みなさまのご寄付1,588,160円は、2008年6月から3か所の村で、2009年には2か所の村が追加され、合計4州5か所の村で延べ604名に奨学金の協力が実施することができました。運営委員、児童の両親、関係者を代表して皆さまにお礼申し上げます。(笹川記念保健協力財団)
協力先: 世界ハンセン病団体連合ミャンマー連絡調整事務所 担当者 Dr. Tin Shwe
実施期間: 2008年~2010年までの3年間
協力内容:1)学校に通学するための奨学金(入学金・授業料・制服代・教科書代)
2)児童への給食代(弁当による栄養補給の支援)
対象地域: 4州5か所の定着村
◆サガイン州シュウェボ村 39名(初年度のみ37名-3年間)
◆サガイン村 137名(2年間)
◆マグウェイ州パコック村18名(最終年のみ20名–3年間)
◆マンダレイ州モンユワ村24名(初年度のみ33名-3年間)
◆シャン州ニャウンシュエ村39名(2年間)
はじめに2008年1月上旬、マグウェイ州パコック(Pakokku)にある村を訪問。教育支援の運営委員会を立ち上げ、今後の教育支援について打ち合わせを行いました。
運営委員会は、地域のハンセン病担当官を委員長とし、看護助手、定着村から2名の回復者がメンバーとなり構成されています。
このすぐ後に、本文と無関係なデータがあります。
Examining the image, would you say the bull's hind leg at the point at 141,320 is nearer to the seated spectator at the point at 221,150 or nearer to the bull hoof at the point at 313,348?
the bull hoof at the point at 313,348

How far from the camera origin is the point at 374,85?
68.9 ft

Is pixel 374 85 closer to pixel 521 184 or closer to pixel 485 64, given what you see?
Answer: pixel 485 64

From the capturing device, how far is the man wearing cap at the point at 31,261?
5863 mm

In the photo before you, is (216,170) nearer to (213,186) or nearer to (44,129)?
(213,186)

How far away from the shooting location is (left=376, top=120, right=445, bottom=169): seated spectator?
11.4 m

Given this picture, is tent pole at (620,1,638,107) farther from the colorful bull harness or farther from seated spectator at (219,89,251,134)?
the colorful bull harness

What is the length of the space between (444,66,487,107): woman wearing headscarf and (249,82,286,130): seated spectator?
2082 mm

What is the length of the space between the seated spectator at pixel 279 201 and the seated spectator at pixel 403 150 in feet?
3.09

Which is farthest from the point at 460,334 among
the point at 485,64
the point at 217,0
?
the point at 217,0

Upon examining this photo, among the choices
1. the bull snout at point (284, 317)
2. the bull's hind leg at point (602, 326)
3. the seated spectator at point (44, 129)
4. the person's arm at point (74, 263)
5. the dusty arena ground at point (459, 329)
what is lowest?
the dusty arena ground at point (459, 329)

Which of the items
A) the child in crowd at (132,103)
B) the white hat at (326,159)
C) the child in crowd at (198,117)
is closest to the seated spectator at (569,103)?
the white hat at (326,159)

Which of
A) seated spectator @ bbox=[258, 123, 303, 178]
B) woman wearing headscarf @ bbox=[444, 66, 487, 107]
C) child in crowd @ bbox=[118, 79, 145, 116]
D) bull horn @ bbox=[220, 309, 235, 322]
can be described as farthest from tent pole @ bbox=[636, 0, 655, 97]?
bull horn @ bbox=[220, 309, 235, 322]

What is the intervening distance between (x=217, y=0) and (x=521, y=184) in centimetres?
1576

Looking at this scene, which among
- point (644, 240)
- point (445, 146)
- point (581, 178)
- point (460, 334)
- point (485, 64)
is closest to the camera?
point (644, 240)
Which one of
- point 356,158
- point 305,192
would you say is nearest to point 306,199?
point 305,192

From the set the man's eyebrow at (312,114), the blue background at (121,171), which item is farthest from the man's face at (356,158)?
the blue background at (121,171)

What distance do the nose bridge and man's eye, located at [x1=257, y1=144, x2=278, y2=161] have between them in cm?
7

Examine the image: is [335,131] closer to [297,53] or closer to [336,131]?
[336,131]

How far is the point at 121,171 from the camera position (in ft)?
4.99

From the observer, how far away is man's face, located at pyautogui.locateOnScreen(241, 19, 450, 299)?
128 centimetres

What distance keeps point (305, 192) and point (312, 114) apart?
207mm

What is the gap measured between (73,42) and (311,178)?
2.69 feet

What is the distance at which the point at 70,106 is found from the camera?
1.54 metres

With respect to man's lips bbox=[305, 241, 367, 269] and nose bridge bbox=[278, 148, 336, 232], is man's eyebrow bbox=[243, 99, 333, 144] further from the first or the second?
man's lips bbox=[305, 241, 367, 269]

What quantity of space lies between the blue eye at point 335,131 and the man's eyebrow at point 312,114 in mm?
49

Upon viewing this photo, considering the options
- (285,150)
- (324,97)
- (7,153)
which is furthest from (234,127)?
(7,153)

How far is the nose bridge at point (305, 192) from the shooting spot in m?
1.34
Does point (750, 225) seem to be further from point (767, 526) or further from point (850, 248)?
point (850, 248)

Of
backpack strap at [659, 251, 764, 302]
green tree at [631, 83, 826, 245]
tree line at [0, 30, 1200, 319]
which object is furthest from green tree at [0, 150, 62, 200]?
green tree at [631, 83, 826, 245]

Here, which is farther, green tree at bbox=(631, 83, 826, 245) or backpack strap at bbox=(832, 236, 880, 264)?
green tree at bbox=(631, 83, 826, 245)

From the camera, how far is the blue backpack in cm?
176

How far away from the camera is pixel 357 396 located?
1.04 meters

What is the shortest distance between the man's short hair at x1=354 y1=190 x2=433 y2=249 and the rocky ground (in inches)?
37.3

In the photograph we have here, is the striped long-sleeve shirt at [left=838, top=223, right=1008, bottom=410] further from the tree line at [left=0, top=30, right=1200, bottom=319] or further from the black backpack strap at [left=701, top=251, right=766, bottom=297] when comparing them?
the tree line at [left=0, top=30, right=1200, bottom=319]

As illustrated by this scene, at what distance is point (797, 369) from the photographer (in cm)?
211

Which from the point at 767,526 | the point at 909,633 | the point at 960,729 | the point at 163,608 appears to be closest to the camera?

その後、他の村4か所についても同様の条件で組織されています。
それぞれの村の委員会では、村の回復者子女と貧しく就学できない児童を選考し、家庭訪問などを行い就学についての説明をしました。
皆さまからのご寄付でこの3年間実施してきた奨学金プロジェクトは、ミャンマー国内でも特に僻地であったり、諸外国や教会関係の協力が届いていない地域の子供たちに「新しい力」として教育を受ける機会を与えることができました。
支援してきた子供たちはハンセン病回復者の祖父母を持つ第3世代、村人の多くは農業を営んでいる家庭が多く、ハンセン病は治っています。両親も学校に行ったことがない場合も多く、識字率も低い状況です。また現金収入も十分なく、日々の生活もとても苦しい状況にあります。
子供が奨学金を受けられることになっても、家の手伝いをせず子供が学校に行くことに抵抗を感じる親も少なくありません。このような状況を改善するために、奨学金プロジェクトスタートさせる前に、各村を回り、村人を集め話し合いの場を持ったり、運営委員のメンバーによる家庭訪問を行い、子供に教育を受けさせることの重要性や子供の将来について話をしました。


学校に行けるようになった子供たちは、夢のような知らせ気に心を躍らせました。
今までに手にしたことがない新品の制服や教科書、文房具などを支給され学校に行ける喜びで目を輝かせていました。
新しい制服を支給されることになり、椅子の上に乗り自分のサイズに合うかどうか確認しています。
またパコック村では、子供たちの栄養補給のため、村人が交代で児童への1日1回の食事を準備し、学校へ弁当を持参していました。この費用も支出させていただきました。
*パコックは乾燥地域で、自然条件のとても厳しい土地で近隣に貧しい村がたくさんあります。
この「夢の貯金箱」で支援した子供の中で、大学へ進学出来る成績優良者2名が生まれました。 本人はこれからも一生懸命勉強し社会に貢献し、また村のお年寄りや子供たちのために役に立てるようになりたいと希望しています。
ミャンマーは国内でも海外でも、情報の伝達が日本のように便利ではないため、「夢の貯金箱」にご協力をしてくださった皆さまに、奨学金の活動がどのように進められているのか、どんな子供たちが学校に行けるようになったのかをすぐに報告が出来ずに、大変申し訳なく思っていました。子供への教育に対する考え方や姿勢も、日本や他のアジアの国と違うため難しい問題もありました。
このような状況の中、協力を支え暖かく支援を見守ってきて下さった日本の皆さまに感謝の気持ちでいっぱいです。本当にありがとうございました。